Just to be clear, the original proposal is not for all of sciences to 
adopt. It is for "international" "semantic web" conferences. That's the 
minimal step we can take.

So, I agree, some revolution, or maybe just evolution on the idea of 
putting our own technologies to test will contribute towards increasing 
the impact factor of journals. Currently, the impact factor is 
artificial in the big picture because we can't and do not really check, 
verify, reproduce, or even double-check existing research at high-fidelity.

On a related note, majority of the "accepted" papers favour positive 
results. By encouraging the publication of negative results (i.e., not 
being bound to the page limits or number of acceptances allowed per 
proceeding), we can mine more from the collective information than what 
we are currently used to.

We can raise the quality of the SW scientific output, if we work with 
machines. PDF puts a bold stop on that goal because the controls that 
employ it have different interests. If the SW stack is worthwhile for 
science, we should test that head on.

> I work towards a network of actionable data just like the rest of you so
> I don't want to discourage this conversation; I just want to focus it.

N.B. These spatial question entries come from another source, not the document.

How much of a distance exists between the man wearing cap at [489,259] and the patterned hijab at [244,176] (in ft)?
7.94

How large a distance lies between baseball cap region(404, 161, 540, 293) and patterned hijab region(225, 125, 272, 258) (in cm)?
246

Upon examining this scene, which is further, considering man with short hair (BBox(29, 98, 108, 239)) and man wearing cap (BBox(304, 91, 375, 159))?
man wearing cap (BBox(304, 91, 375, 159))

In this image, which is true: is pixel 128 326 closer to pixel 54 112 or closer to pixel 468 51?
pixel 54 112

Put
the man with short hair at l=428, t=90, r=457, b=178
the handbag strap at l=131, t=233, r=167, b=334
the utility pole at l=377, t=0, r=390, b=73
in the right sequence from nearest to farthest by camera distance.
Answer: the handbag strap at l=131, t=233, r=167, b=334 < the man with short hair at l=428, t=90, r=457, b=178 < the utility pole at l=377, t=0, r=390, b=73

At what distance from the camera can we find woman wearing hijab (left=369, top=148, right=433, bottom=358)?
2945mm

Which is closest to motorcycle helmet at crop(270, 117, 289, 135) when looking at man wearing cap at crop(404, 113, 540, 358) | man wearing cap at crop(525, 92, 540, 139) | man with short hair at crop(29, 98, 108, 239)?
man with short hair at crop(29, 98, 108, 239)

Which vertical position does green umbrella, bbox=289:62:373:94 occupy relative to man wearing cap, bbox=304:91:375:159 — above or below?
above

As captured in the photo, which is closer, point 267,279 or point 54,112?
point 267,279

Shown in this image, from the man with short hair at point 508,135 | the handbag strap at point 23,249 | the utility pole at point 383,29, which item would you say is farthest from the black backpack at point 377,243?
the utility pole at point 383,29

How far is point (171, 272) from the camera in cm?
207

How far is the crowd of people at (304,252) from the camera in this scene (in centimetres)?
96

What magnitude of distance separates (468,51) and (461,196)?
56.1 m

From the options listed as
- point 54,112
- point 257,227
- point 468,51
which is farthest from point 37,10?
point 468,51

I would like to propose a third point here:

3 user experience:

The Web stack works, well, pretty good. Some will argue that it barely 
holds, but, who can argue against the fact that it has somehow 
transformed our daily lives. The fact that we can view a simple HTML 
document virtually under any device that's connected to the Web (or just 
a Web browser) by definition fulfills ubiquitous computing. In contrast, 
with PDF, that is not the case. We simply can't navigate from one 
research document to another via PDF. PDF is forced to employ additional 
tooling or protocols to achieve that. Even then, it doesn't work that 
well. It breaks the user experience as the user goes from one interface 
and interaction (e.g., PDF reader) to another (e.g., Web browser). There 
are all sorts of accessibility issues or interaction limitations with 
PDF. What people/orgs behind PDF are counting on is that, print is "the" 
way to consume and share scientific knowledge. In fact, PDF is less 
human-friendly and accessible than a POSH.